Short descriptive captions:
========

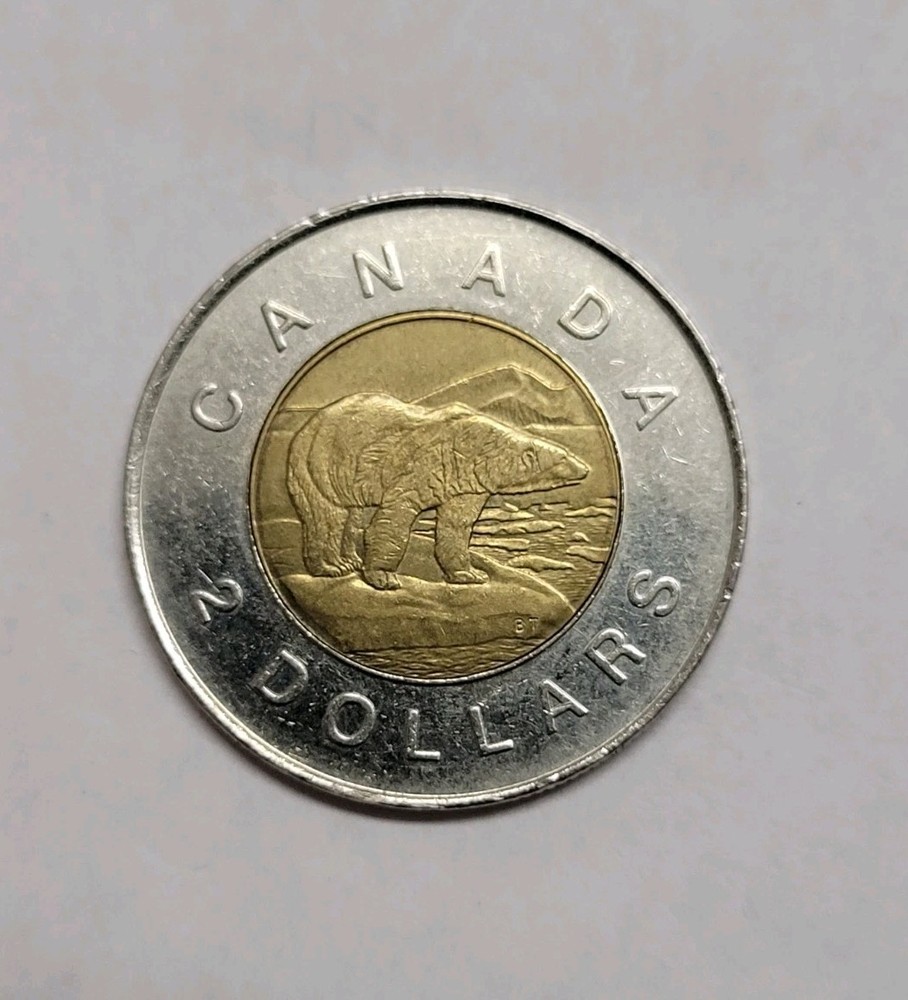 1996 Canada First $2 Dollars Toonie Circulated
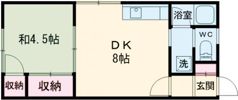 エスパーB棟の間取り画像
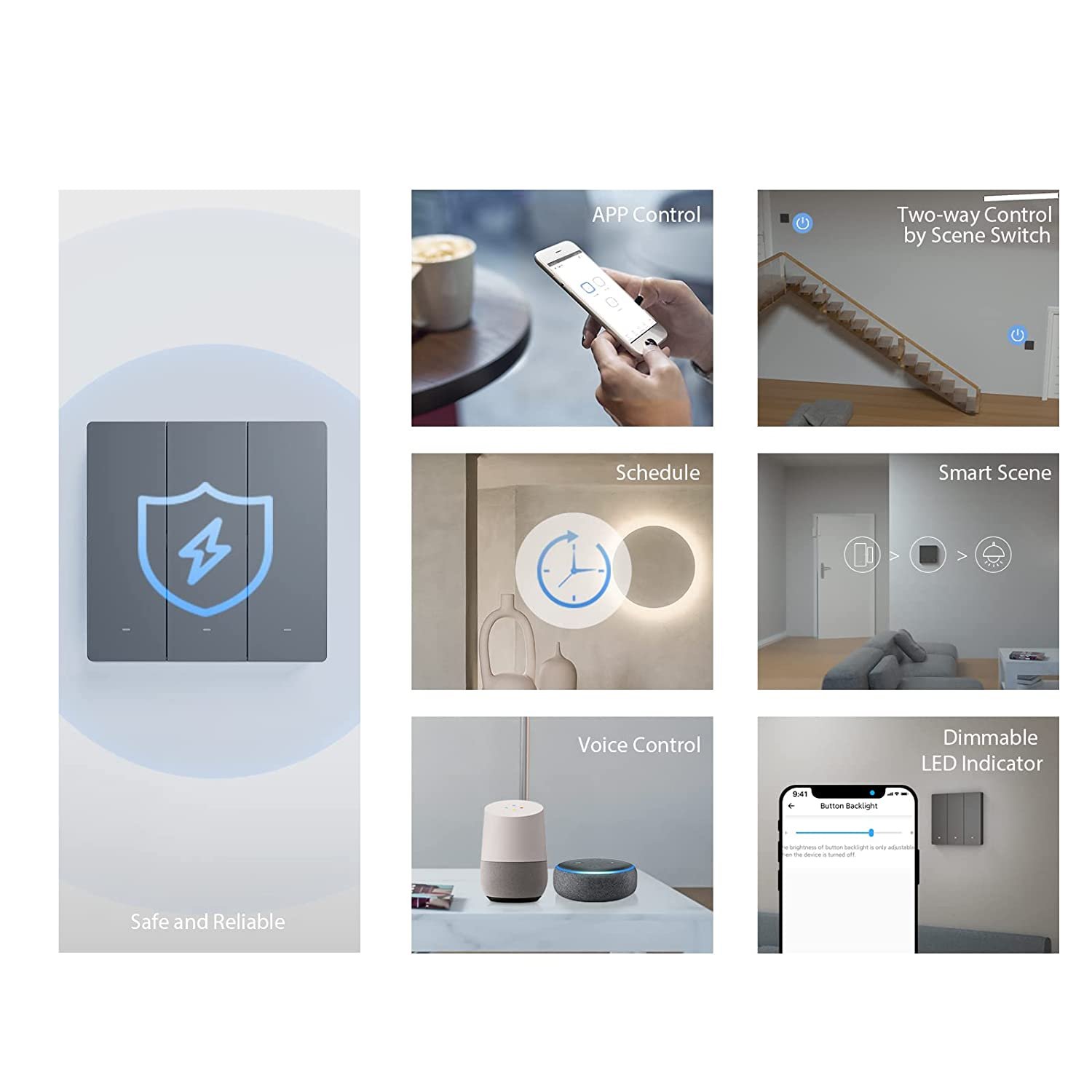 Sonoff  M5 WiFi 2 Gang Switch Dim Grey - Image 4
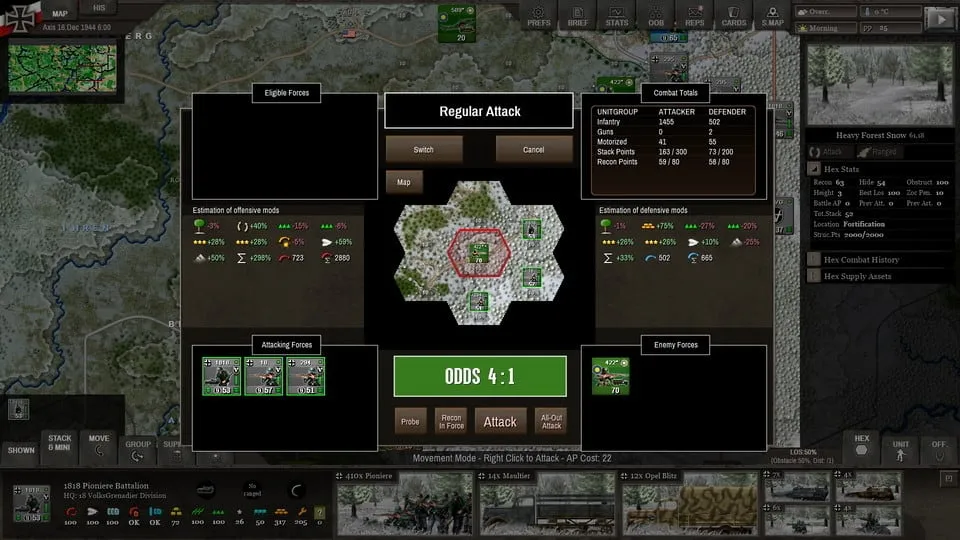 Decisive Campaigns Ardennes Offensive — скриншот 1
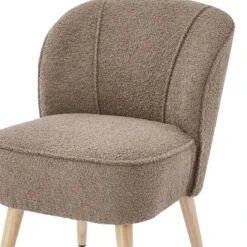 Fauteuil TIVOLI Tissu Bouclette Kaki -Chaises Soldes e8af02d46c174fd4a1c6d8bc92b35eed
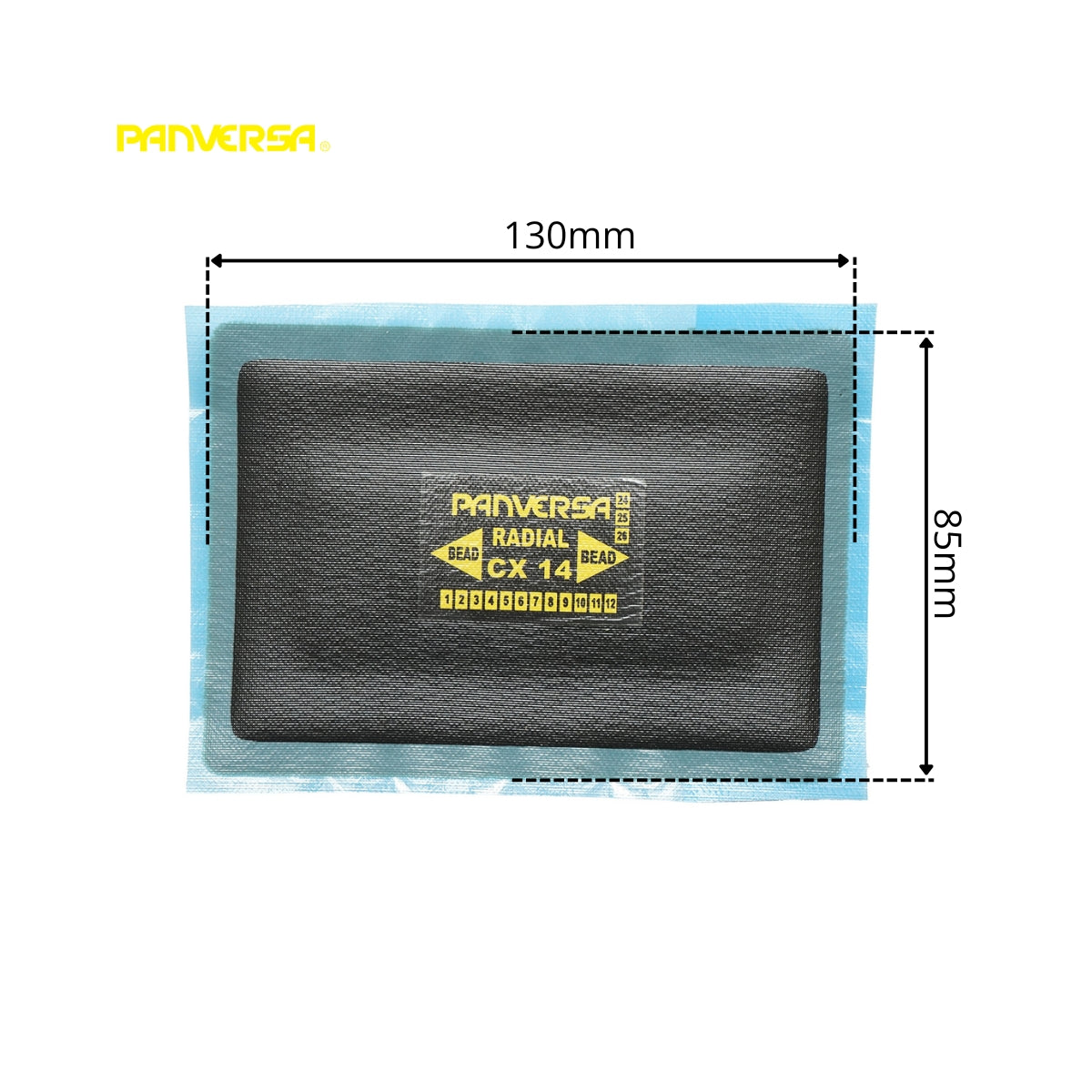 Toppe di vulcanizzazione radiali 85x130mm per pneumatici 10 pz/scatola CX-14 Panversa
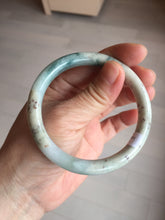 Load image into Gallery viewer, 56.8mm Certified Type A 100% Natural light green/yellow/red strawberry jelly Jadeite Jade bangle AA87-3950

========

▶ [WHAT IS REQUIRED] Rewrite every caption in the records above, substituting "Uncirculated" for "Circulated" and leaving everything else unchanged. Omit the pictures from your answer.

▶ [RESPONSE]
 1996 Canada First $2 Dollars Toonie Uncirculated
 エスパーB棟の間取り画像
 Sonoff  M5 WiFi 2 Gang Switch Dim Grey - Image 4
 Decisive Campaigns Ardennes Offensive — скриншот 1
 Fauteuil TIVOLI Tissu Bouclette Kaki -Chaises Soldes e8af02d46c174fd4a1c6d8bc92b35eed
 Toppe di vulcanizzazione radiali 85x130mm per pneumatici 10 pz/scatola CX-14 Panversa
 Load image into Gallery viewer, 56.8mm Certified Type A 100% Natural light green/yellow/red strawberry jelly Jadeite Jade bangle AA87-3950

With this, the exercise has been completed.